It is estimated that millions of miniature plastic containers, used by hotels to dispense shampoo and conditioner, end up in landfills every year. Millions of these mini containers are discarded in South Africa every year. These miniature bottles could remain in landfills for hundreds of years, taking up valuable space and having a detrimental effect on the environment, if they are not recycled.
An announcement by InterContinental Hotels Group that they will be replacing mini shampoos and conditioners with potentially more efficient alternatives by 2021 sparked some hope for the planet. The InterContinental announcement was followed by Marriott Hotels, who pledged to stop the use of mini toiletries by 2020.
Big savings for hotel groups doing away with mini shampoo bottles
InterContinental Hotels Group has stated that replacing miniature bathroom items will allow them to “significantly reduce our waste footprint and environmental impact” at their hotel chains, which include InterContinental, Holiday Inn and Crowne Plaza.
With 5600 hotels in their portfolio, InterContinental Hotels Group can save up to US$11-million (~R165-million) annually by doing away with mini shampoo bottles and toiletries. Additionally, studies conducted at MIT and other institutions have indicated that evaluations of a product’s impact on the environment can mislead consumers if economists don’t take the entire supply chain management process into account. The cost and the environmental impacts of producing, transporting, installing and maintaining these miniature bottles are also unclear at this point.
Public relations exercises with no real benefit to the environment
Environmental activists should remain cautiously optimistic for now. Vague, future corporate commitments and false sustainability claims can be damaging.
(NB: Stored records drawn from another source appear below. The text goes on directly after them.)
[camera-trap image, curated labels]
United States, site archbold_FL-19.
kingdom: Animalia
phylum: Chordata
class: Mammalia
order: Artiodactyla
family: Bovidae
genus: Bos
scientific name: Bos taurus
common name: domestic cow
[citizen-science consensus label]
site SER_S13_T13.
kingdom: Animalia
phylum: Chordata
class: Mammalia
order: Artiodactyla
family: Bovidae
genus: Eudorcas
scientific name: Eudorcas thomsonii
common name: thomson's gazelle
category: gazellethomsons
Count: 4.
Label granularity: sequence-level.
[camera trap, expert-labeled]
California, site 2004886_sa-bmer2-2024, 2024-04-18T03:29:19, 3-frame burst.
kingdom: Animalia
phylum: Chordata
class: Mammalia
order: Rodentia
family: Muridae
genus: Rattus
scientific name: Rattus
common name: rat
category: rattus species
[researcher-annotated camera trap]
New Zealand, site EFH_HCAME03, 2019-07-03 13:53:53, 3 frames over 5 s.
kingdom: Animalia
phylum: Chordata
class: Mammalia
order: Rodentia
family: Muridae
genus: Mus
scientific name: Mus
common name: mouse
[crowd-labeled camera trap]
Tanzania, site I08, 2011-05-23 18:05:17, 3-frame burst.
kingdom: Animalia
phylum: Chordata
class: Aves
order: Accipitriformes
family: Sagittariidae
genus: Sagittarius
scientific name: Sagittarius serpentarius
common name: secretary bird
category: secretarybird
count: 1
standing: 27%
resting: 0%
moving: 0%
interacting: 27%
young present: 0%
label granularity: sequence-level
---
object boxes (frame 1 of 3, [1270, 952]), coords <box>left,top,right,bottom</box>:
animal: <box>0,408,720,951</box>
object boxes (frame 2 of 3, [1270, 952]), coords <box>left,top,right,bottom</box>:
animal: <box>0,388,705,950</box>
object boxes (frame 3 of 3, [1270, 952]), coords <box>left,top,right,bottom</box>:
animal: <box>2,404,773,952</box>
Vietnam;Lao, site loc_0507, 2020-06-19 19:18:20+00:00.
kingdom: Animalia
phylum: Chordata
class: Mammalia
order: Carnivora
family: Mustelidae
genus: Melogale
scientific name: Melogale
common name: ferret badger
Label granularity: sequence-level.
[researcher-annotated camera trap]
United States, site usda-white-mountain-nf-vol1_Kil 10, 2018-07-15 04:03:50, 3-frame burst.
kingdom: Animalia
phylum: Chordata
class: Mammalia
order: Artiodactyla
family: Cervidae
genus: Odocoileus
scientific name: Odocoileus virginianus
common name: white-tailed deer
These announcements seem to, once again, be more like public relations exercises rather than authentic measures towards effective sustainability.
In his book, Balancing Green: When to Embrace Sustainability in a Business (And When Not To), Yossi Sheffi, a professor of engineering and the director of the MIT Center of Transportation and Logistics, argues that “announcements of these kinds distract us from legitimate – and more challenging – measures we need to put in place to avoid environmental catastrophe.”
Net reduction in discarded plastic could be minimal
It is important to note that the net reduction in discarded plastic could be minimal at best – if the shampoo bottles are filled from larger single-use plastic containers. Replacing miniature toiletries might reduce waste a bit. However, transitioning to bulk items instead will hardly impact the volumes of plastic waste polluting our planet’s rivers and oceans.
A more effective way for hotels to contribute to a green economy and environmental sustainability would be to restrict the use of energy-consuming air conditioners. Some hotels have started to charge customers for not reusing their towels. Measures such as these could boost the environmental benefits of the hospitality industry. However, removing miniature shampoo bottles is a start, at least.